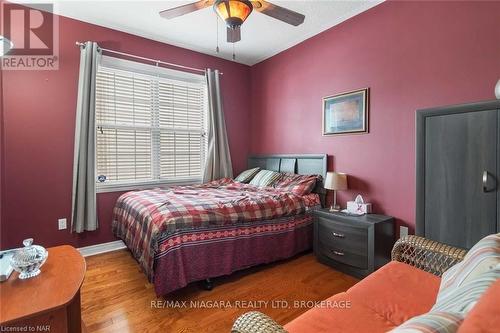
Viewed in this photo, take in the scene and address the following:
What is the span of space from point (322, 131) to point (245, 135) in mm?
1595

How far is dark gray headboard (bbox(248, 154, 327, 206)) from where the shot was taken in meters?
3.14

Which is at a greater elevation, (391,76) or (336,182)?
(391,76)

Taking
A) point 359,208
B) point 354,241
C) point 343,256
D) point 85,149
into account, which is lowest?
point 343,256

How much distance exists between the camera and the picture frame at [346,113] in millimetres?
2766

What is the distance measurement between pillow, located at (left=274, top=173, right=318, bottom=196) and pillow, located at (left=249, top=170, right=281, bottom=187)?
82 millimetres

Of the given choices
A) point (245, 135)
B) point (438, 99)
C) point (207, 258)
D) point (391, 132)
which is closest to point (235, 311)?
point (207, 258)

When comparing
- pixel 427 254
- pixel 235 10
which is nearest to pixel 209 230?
pixel 427 254

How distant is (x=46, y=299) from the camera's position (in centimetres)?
109

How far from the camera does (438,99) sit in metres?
2.20

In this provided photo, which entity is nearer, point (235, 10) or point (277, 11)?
point (235, 10)

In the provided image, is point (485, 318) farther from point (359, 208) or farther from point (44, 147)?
point (44, 147)

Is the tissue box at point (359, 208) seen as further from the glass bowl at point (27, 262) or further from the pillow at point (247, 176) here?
the glass bowl at point (27, 262)

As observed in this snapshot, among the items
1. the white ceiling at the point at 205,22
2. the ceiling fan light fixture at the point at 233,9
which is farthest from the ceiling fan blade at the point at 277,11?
the white ceiling at the point at 205,22

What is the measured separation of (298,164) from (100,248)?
8.93 ft
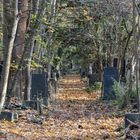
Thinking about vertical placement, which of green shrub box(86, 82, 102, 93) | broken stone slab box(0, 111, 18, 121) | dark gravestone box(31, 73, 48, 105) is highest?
dark gravestone box(31, 73, 48, 105)

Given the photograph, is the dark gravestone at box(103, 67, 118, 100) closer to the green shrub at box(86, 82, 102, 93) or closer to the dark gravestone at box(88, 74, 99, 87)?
the green shrub at box(86, 82, 102, 93)

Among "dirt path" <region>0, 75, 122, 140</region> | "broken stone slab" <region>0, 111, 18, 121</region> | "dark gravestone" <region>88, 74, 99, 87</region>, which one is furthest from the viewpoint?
"dark gravestone" <region>88, 74, 99, 87</region>

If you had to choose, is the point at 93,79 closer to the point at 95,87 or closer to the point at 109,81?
the point at 95,87

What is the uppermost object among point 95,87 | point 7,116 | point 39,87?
point 39,87

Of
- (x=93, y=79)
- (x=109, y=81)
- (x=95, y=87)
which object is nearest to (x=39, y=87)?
(x=109, y=81)

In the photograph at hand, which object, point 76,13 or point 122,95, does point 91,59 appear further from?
point 122,95

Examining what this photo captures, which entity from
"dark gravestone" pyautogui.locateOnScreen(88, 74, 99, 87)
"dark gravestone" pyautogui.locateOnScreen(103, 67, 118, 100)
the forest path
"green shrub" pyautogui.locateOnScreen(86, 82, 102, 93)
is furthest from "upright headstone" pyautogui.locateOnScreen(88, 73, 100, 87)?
the forest path

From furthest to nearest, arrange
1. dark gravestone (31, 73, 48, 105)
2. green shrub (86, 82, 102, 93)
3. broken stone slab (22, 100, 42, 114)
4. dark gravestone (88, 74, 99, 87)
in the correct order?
dark gravestone (88, 74, 99, 87) → green shrub (86, 82, 102, 93) → dark gravestone (31, 73, 48, 105) → broken stone slab (22, 100, 42, 114)

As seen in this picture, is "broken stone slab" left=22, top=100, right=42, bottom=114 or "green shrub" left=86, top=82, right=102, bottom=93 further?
"green shrub" left=86, top=82, right=102, bottom=93

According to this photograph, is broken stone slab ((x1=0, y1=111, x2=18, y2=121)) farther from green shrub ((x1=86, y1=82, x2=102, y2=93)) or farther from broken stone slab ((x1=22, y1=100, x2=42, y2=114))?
green shrub ((x1=86, y1=82, x2=102, y2=93))

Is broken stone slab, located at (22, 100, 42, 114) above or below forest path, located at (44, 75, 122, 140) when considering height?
above

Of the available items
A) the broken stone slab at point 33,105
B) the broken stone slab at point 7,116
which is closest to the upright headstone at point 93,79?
the broken stone slab at point 33,105

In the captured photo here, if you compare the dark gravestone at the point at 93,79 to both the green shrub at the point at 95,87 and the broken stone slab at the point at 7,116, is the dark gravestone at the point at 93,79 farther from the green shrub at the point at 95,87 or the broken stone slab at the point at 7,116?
the broken stone slab at the point at 7,116

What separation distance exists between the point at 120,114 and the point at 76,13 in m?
6.96
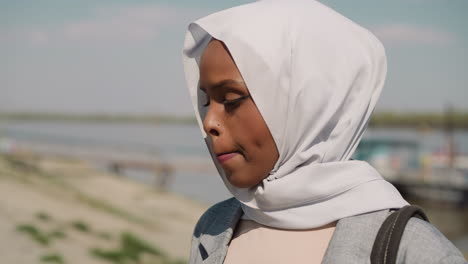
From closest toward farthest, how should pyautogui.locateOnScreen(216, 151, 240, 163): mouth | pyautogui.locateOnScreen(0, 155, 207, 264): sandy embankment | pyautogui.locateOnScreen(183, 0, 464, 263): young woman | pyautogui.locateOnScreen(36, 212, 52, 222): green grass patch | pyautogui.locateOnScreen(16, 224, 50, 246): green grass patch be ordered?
pyautogui.locateOnScreen(183, 0, 464, 263): young woman
pyautogui.locateOnScreen(216, 151, 240, 163): mouth
pyautogui.locateOnScreen(0, 155, 207, 264): sandy embankment
pyautogui.locateOnScreen(16, 224, 50, 246): green grass patch
pyautogui.locateOnScreen(36, 212, 52, 222): green grass patch

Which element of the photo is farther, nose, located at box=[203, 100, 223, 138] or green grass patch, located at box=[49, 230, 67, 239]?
green grass patch, located at box=[49, 230, 67, 239]

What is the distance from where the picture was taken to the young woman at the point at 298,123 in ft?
4.45

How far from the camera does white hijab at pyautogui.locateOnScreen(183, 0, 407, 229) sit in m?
1.36

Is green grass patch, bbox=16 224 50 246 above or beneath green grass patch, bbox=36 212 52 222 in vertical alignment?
above

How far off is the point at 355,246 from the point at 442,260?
19cm

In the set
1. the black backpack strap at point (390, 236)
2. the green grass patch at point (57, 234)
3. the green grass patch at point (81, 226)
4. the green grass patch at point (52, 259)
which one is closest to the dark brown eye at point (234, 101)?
the black backpack strap at point (390, 236)

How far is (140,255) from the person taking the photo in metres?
7.97

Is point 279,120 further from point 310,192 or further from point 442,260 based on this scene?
point 442,260

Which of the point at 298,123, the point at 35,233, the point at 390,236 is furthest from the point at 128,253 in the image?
the point at 390,236

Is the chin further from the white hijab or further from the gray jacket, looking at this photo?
the gray jacket

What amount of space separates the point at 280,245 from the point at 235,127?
1.10ft

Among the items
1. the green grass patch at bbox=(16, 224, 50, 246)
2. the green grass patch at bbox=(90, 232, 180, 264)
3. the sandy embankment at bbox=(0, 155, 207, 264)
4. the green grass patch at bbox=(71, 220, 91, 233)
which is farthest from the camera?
the green grass patch at bbox=(71, 220, 91, 233)

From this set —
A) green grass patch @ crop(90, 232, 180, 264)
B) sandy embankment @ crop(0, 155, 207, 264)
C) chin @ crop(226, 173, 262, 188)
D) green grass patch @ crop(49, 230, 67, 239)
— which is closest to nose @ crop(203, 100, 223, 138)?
chin @ crop(226, 173, 262, 188)

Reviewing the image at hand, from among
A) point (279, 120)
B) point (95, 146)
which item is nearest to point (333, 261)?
point (279, 120)
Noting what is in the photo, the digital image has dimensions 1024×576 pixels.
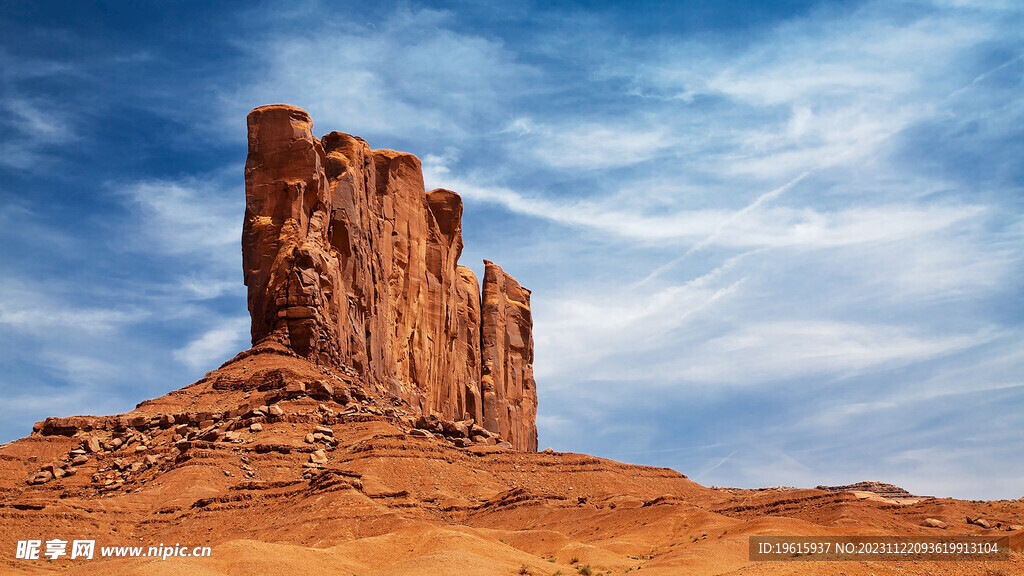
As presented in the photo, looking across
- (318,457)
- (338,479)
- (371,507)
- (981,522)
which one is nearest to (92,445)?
(318,457)

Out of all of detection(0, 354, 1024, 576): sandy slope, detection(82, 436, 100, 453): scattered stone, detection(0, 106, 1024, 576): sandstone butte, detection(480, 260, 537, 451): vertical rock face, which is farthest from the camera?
detection(480, 260, 537, 451): vertical rock face

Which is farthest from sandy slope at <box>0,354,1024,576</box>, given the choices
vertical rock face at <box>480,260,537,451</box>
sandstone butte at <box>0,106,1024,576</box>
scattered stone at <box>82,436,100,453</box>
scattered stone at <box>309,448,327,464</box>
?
vertical rock face at <box>480,260,537,451</box>

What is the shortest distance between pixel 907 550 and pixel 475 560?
14085 millimetres

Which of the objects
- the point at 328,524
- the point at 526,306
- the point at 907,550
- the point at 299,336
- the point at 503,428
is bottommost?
the point at 907,550

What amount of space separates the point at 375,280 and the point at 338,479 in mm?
40143

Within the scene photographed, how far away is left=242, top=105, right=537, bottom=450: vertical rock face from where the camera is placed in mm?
68500

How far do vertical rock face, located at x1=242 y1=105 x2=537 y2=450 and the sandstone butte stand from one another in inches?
8.5

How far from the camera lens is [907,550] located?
33.6 metres

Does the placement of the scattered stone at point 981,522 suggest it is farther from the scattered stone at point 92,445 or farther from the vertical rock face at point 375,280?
the scattered stone at point 92,445

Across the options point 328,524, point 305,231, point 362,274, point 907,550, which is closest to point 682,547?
point 907,550

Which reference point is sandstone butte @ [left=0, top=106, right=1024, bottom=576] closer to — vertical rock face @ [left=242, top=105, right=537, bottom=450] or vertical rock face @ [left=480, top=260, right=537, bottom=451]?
vertical rock face @ [left=242, top=105, right=537, bottom=450]

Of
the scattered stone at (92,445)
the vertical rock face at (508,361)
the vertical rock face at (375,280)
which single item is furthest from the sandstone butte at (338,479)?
the vertical rock face at (508,361)

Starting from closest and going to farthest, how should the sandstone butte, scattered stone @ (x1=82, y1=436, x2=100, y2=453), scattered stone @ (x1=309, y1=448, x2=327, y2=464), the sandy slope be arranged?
the sandy slope → the sandstone butte → scattered stone @ (x1=309, y1=448, x2=327, y2=464) → scattered stone @ (x1=82, y1=436, x2=100, y2=453)

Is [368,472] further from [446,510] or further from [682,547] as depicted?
[682,547]
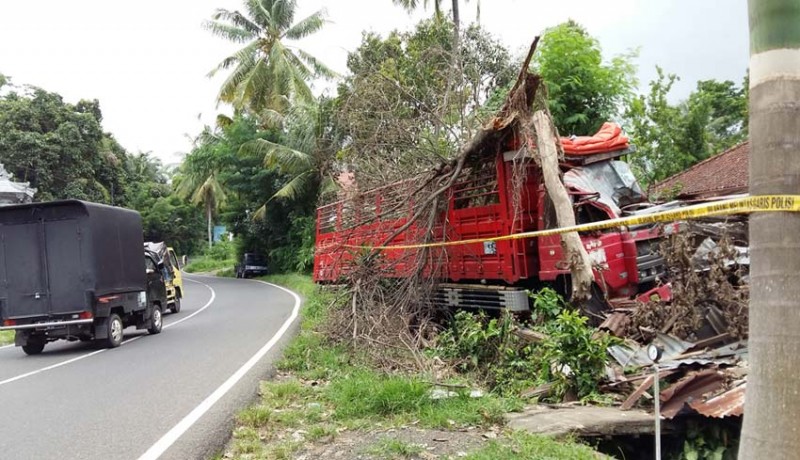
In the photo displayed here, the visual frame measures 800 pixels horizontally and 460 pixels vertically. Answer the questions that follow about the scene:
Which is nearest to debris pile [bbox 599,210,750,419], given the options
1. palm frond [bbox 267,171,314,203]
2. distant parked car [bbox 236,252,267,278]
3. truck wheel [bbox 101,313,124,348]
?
truck wheel [bbox 101,313,124,348]

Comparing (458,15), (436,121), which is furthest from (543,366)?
(458,15)

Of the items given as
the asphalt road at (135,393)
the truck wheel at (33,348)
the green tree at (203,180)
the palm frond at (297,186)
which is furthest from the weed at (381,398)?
the green tree at (203,180)

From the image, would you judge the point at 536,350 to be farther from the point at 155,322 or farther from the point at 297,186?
the point at 297,186

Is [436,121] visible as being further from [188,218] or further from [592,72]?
[188,218]

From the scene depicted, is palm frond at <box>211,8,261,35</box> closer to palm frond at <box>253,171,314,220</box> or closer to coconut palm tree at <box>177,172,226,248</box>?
palm frond at <box>253,171,314,220</box>

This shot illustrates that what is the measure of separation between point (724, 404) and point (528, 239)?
3.58 meters

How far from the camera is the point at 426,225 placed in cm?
911

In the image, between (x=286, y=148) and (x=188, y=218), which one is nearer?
(x=286, y=148)

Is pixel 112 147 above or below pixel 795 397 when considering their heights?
above

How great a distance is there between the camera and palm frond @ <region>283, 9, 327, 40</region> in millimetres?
33406

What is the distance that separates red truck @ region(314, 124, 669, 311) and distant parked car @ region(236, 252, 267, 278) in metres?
30.9

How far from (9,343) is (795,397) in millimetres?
16671

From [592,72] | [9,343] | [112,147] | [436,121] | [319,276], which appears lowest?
[9,343]

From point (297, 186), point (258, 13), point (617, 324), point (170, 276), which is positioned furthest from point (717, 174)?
point (258, 13)
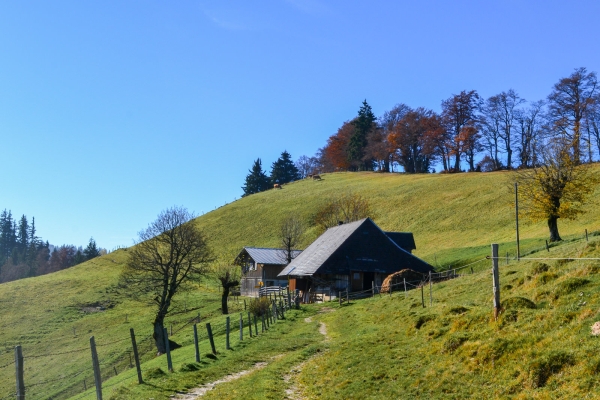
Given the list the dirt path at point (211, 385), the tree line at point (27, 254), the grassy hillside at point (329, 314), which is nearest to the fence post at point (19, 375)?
the grassy hillside at point (329, 314)

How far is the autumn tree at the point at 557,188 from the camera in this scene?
4175 cm

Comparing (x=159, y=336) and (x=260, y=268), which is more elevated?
(x=260, y=268)

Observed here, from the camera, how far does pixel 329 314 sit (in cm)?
3228

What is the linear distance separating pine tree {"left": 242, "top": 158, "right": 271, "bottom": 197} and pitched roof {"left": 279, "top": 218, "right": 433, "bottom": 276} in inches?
3654

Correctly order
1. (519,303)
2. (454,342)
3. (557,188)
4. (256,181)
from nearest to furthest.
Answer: (454,342) → (519,303) → (557,188) → (256,181)

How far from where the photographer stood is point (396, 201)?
8681 centimetres

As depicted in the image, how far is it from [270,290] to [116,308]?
1903 centimetres

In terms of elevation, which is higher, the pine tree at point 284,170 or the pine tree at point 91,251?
the pine tree at point 284,170

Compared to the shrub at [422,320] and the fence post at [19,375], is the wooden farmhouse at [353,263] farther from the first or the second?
the fence post at [19,375]

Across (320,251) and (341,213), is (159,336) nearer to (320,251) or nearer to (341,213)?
(320,251)

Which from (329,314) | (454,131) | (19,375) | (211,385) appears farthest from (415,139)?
(19,375)

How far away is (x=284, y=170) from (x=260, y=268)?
8571 centimetres

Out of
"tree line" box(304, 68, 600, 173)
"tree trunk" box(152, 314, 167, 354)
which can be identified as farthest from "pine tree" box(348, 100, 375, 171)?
"tree trunk" box(152, 314, 167, 354)

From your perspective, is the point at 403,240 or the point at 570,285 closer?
the point at 570,285
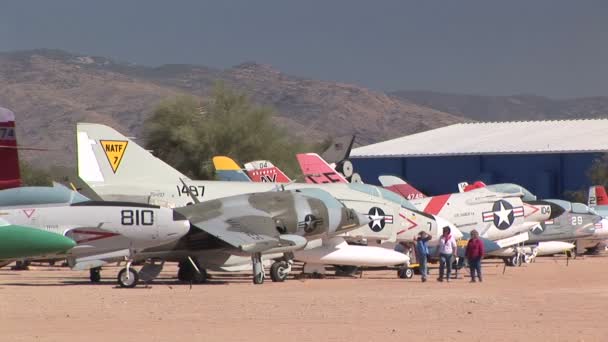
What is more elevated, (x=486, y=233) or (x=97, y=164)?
(x=97, y=164)

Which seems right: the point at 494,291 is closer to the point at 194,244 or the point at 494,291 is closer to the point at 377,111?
the point at 194,244

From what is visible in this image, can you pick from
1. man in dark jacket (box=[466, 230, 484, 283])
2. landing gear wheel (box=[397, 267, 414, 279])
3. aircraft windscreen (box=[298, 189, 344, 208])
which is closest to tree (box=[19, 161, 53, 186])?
aircraft windscreen (box=[298, 189, 344, 208])

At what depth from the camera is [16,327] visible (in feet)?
49.2

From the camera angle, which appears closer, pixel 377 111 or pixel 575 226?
pixel 575 226

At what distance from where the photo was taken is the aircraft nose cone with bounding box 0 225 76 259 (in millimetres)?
15391

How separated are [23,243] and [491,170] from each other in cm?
5657

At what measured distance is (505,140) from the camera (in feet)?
239

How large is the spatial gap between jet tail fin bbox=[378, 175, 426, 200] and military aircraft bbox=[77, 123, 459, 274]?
839cm

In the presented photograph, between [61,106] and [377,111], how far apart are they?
57196mm

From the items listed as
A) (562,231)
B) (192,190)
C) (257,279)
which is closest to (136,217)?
(257,279)

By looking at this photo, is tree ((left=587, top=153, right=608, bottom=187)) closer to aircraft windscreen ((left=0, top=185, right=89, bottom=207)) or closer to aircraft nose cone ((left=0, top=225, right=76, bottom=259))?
aircraft windscreen ((left=0, top=185, right=89, bottom=207))

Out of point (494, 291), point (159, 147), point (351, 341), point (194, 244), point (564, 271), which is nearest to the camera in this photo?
point (351, 341)

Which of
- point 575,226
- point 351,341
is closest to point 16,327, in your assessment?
point 351,341

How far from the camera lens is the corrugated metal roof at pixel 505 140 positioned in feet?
227
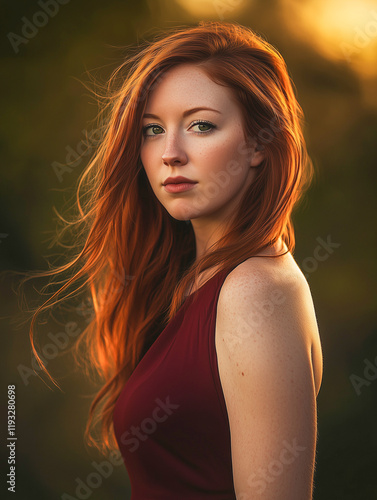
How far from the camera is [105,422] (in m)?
1.64

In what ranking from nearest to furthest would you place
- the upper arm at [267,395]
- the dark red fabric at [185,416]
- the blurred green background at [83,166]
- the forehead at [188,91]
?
the upper arm at [267,395]
the dark red fabric at [185,416]
the forehead at [188,91]
the blurred green background at [83,166]

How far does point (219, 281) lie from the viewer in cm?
111

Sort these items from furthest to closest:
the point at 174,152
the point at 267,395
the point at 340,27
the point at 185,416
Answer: the point at 340,27, the point at 174,152, the point at 185,416, the point at 267,395

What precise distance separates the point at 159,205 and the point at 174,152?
337mm

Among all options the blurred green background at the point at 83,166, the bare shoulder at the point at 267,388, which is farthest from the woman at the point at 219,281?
the blurred green background at the point at 83,166

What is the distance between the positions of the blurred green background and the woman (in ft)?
3.18

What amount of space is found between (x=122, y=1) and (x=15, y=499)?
6.93 ft

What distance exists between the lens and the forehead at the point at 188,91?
1180mm

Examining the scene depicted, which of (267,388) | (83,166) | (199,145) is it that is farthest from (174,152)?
(83,166)

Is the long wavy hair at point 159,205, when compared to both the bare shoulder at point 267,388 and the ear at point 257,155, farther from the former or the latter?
the bare shoulder at point 267,388

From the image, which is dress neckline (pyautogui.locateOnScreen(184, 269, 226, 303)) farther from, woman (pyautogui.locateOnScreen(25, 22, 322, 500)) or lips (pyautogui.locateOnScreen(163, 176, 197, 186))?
lips (pyautogui.locateOnScreen(163, 176, 197, 186))

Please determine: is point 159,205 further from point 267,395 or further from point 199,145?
point 267,395

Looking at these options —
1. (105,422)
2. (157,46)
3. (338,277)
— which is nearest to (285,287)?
(157,46)

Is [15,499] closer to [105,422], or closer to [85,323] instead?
[85,323]
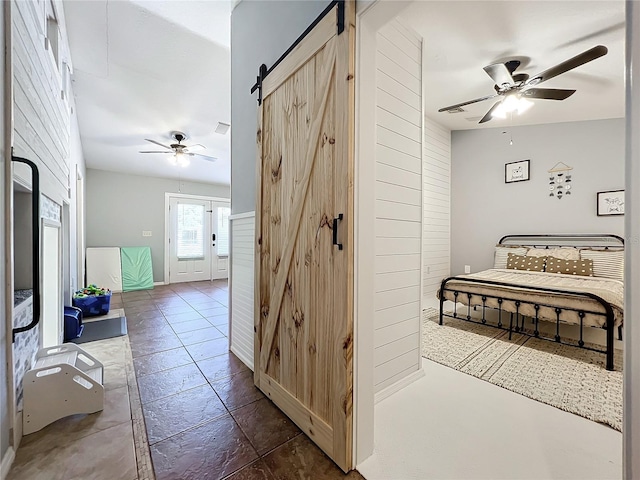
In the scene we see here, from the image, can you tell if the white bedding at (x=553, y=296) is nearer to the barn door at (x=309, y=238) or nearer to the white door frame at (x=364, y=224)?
the white door frame at (x=364, y=224)

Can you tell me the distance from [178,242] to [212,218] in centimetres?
104

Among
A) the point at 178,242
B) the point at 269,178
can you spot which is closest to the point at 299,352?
the point at 269,178

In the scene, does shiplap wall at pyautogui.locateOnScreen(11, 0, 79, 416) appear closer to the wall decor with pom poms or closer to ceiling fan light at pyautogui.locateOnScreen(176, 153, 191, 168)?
ceiling fan light at pyautogui.locateOnScreen(176, 153, 191, 168)

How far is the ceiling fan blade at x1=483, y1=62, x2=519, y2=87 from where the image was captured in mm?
2520

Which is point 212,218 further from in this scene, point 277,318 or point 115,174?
point 277,318

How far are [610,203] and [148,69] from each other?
6.08 m

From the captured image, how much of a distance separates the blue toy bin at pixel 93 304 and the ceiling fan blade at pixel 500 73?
5.41m

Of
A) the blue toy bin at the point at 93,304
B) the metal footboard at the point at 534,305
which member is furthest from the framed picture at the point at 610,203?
the blue toy bin at the point at 93,304

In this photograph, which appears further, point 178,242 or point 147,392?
point 178,242

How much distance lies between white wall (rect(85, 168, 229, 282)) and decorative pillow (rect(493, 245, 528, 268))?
7.03m

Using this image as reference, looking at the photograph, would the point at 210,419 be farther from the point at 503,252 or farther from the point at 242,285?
the point at 503,252

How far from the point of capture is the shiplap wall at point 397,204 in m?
Answer: 1.84

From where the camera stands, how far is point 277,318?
1812 millimetres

=-=-=-=-=

DIRECTION —
Output the rows as a Markdown table with the columns "No." and "Text", covering only the part that opens at the start of the rows and closes with the line containing "82 millimetres", both ends included. Number each line, omit blank lines, and leave the pictures out.

FULL OUTPUT —
| No. | Text |
|---|---|
| 1 | Viewed in this photo, take in the scene and address the following: |
| 2 | What is the span of space from point (322, 131) to point (245, 135) in mm? |
| 3 | 1595 |
| 4 | How far is dark gray headboard (bbox(248, 154, 327, 206)) from where the shot was taken in meters? |
| 5 | 3.14 |
| 6 | Which is at a greater elevation, (391,76) or (336,182)? |
| 7 | (391,76) |
| 8 | Taking |
| 9 | A) point 359,208 |
| 10 | B) point 354,241 |
| 11 | C) point 343,256 |
| 12 | D) point 85,149 |
| 13 | into account, which is lowest? |
| 14 | point 343,256 |
| 15 | How much distance exists between the camera and the picture frame at [346,113] in millimetres? |
| 16 | 2766 |
| 17 | What is the distance measurement between pillow, located at (left=274, top=173, right=318, bottom=196) and pillow, located at (left=249, top=170, right=281, bottom=187)? |
| 18 | 82 millimetres |